I left my eldest and firstborn at a college today…three hours away from me. We have been very close, and now that we are apart, I admit to being afraid. Afraid that her life and dreams will lead her away from me and that we will one day become distant and not enjoy the closeness we share now. Afraid that a purpose I’ve had in being a parent for 18 years will become insignificant, that maybe I will lose my value? I worry that she will make a mistake she will be afraid to tell me about, that she might make a mistake that will alter the course of her life forever and squash her dreams. And control freak that I am, I have to learn to relinquish control of one of my own and to let her take control of her own life now, as she should. I’m sure I am thinking of many more things that I haven’t yet put to words. But all day I’ve easily come to tears. I asked her to please not be sentimental and to be obnoxious as we left so that I wouldn’t feel so sad, and she tried, but failed. I’ve cried on and off all day.

But today made me think of a lot of things. Life is transitions. Transitions and change are normal. They promote growth. Our lives are not meant to be a slow and steady journey along a predictable path…growth only happens when we experience the unpredictable, when change happens. Change in our lives is a constant that we should expect.

I’m sad my child, whom I’ve loved beyond all measure for 18 years, is beyond my reach. But I know she is where she should be, that my job ultimately was to let her go. Letting go is a transition in successful and honorable parenting. Loving parents are supposed to let their kids fly….even away from them. Real love isn’t always holding close…..sometimes real love is in the letting go. Controlling love that hangs on too tightly stifles growth. I don’t want to prevent my kids from growing into the people they were meant to be.

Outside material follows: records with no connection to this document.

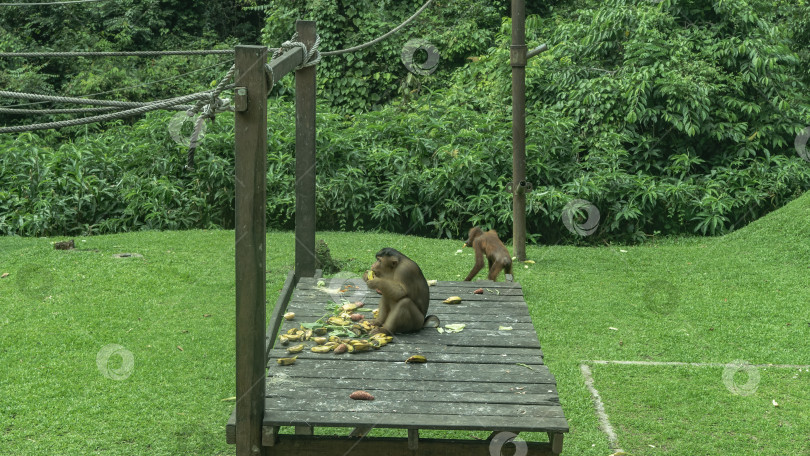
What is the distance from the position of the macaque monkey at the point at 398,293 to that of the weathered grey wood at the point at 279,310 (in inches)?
23.7

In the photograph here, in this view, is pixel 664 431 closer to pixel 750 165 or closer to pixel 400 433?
pixel 400 433

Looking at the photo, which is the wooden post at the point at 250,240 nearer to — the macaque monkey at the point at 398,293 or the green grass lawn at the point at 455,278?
the macaque monkey at the point at 398,293

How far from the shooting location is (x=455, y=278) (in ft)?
29.0

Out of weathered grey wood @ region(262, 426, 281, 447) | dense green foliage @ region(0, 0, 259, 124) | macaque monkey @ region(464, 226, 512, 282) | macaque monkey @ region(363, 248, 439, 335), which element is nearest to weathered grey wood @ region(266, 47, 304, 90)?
macaque monkey @ region(363, 248, 439, 335)

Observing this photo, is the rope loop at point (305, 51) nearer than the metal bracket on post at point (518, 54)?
Yes

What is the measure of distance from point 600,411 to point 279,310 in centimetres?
233

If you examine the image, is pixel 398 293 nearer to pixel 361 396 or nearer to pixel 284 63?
pixel 361 396

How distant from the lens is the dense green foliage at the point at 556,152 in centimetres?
1083

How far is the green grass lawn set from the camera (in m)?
5.62

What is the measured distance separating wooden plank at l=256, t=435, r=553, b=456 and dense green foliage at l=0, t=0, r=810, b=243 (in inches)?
261

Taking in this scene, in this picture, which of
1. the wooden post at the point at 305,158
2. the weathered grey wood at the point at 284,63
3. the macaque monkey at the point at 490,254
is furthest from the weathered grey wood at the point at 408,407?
the macaque monkey at the point at 490,254

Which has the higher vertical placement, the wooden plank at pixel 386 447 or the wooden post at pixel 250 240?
the wooden post at pixel 250 240

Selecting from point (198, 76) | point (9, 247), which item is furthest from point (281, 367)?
point (198, 76)

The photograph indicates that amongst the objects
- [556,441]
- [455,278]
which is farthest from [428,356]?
[455,278]
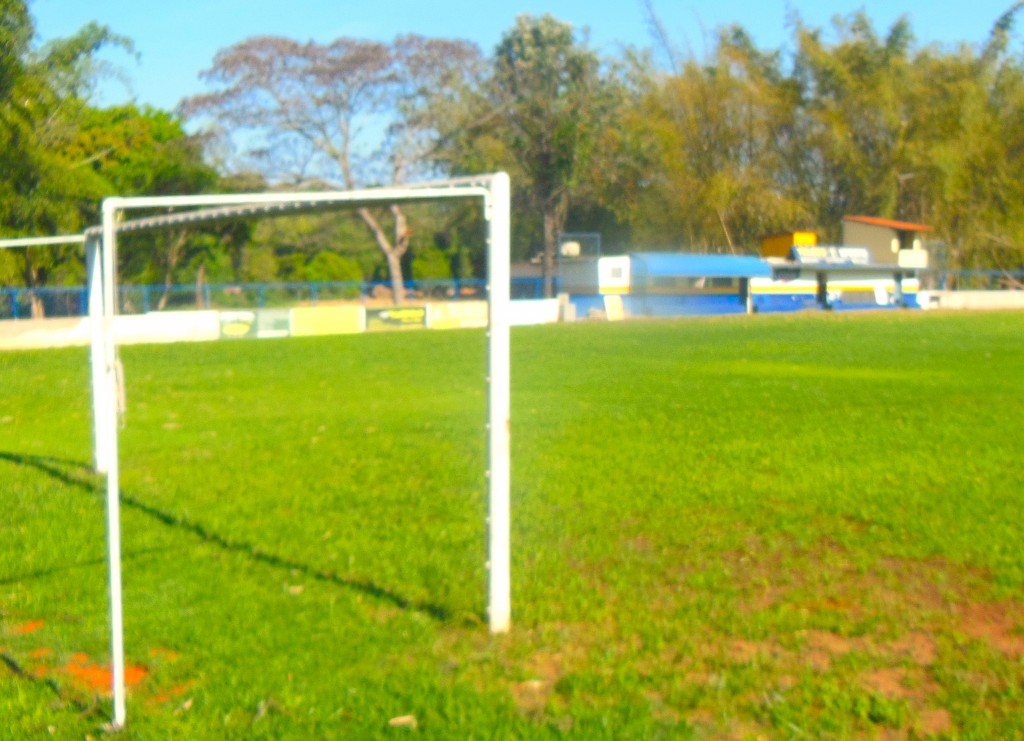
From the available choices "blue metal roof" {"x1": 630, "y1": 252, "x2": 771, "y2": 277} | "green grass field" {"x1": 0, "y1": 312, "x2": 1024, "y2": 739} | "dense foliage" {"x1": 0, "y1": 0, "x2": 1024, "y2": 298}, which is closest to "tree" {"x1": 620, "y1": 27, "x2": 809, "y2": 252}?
"dense foliage" {"x1": 0, "y1": 0, "x2": 1024, "y2": 298}

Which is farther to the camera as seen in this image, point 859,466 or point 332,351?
point 332,351

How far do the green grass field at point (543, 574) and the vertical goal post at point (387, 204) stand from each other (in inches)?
12.7

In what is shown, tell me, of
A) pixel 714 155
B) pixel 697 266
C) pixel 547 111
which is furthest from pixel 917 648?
pixel 714 155

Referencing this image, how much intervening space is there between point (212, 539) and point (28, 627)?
5.13 feet

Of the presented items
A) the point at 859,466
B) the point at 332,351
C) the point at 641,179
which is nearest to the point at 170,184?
the point at 332,351

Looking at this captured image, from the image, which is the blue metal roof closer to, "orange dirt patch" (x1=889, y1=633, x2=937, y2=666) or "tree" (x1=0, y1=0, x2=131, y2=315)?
"tree" (x1=0, y1=0, x2=131, y2=315)

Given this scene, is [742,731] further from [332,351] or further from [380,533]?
[332,351]

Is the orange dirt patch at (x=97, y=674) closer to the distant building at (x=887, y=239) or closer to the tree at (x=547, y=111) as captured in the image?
the tree at (x=547, y=111)

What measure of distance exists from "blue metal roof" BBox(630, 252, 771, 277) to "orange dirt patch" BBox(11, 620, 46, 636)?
124 ft

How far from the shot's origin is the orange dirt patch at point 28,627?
18.1 feet

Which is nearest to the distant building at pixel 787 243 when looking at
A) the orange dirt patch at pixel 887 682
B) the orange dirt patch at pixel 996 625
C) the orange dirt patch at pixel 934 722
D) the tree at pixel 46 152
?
the tree at pixel 46 152

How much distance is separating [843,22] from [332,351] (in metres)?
47.8

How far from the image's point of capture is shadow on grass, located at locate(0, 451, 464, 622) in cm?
566

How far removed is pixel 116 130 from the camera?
37812 mm
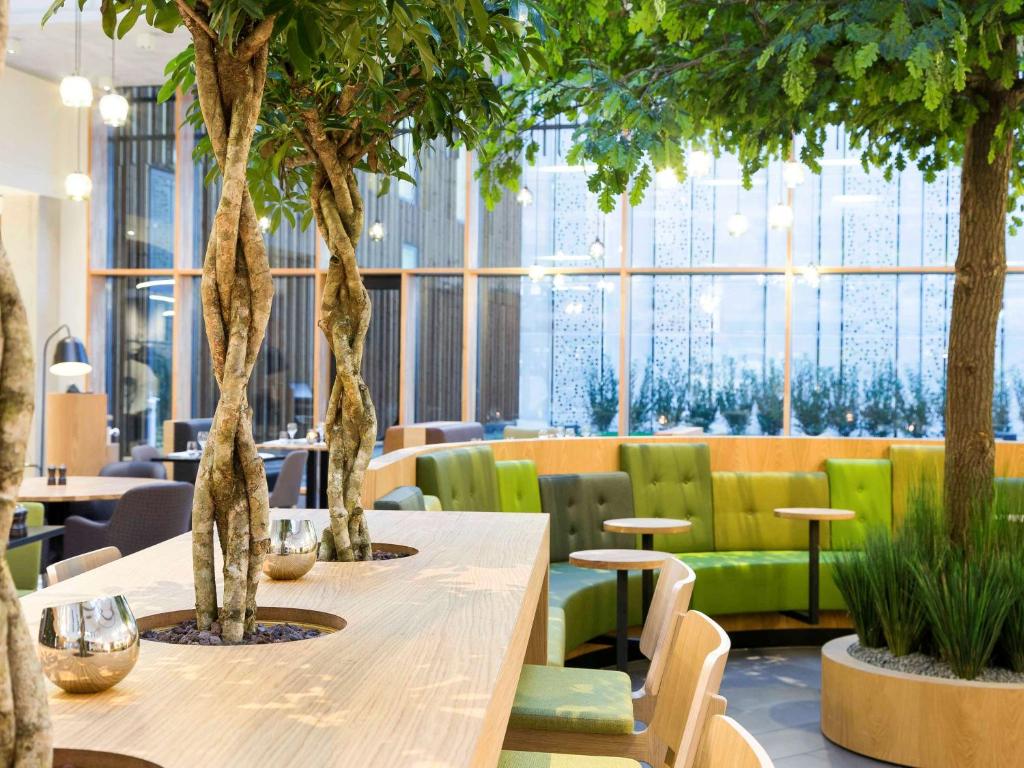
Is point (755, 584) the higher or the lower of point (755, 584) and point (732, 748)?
the lower

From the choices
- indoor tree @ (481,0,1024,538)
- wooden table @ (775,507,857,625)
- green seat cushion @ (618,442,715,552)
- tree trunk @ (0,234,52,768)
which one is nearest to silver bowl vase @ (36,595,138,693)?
tree trunk @ (0,234,52,768)

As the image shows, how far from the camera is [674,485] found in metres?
6.48

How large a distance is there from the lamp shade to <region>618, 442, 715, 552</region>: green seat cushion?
11.4 ft

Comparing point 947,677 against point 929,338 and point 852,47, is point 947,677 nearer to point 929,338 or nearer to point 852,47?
point 852,47

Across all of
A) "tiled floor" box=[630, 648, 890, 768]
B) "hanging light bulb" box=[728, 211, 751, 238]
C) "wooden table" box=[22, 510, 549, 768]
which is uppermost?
"hanging light bulb" box=[728, 211, 751, 238]

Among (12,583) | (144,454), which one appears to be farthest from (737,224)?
(12,583)

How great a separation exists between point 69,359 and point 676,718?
5805mm

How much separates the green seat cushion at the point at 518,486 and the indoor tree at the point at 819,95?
2.22 metres

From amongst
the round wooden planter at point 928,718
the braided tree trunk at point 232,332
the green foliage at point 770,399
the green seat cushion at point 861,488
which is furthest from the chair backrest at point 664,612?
the green foliage at point 770,399

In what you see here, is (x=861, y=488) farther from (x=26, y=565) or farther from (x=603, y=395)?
(x=603, y=395)

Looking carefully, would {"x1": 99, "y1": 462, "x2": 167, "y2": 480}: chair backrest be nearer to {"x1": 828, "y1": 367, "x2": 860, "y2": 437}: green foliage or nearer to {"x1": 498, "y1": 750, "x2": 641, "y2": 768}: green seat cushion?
{"x1": 498, "y1": 750, "x2": 641, "y2": 768}: green seat cushion

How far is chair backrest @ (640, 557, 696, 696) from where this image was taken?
91.1 inches

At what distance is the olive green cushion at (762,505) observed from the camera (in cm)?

In hindsight, though, a cancer diagnosis adds a new twist to every normal life transition. Letting go, or being forced to let go, was something I had to contemplate when I was diagnosed. I faced losing my kids, losing my husband, losing my home, losing my job, losing my health, losing my extended family and friends, losing everything in my life all at once and against my will. I faced a monumental and unimaginable loss. Sometimes now I feel badly that I don’t have more sympathy for those who lose jobs or houses. They’ve only lost a job, only a house. It is a loss, but they haven’t lost EVERYTHING the way many I’ve met with cancer have.

So as hard as it is to let go of my kids, I love that I am able to do it the way nature intended, when I have finished my job of nurturing them to adulthood. When the time is right. I celebrate now that my kids can leave me by their own choice and when the time is right for us to be separated, that I wasn’t forced to abandon them 7 years ago. I count my blessings all of the time now.

It’s hard now, but I know it could have been so much harder.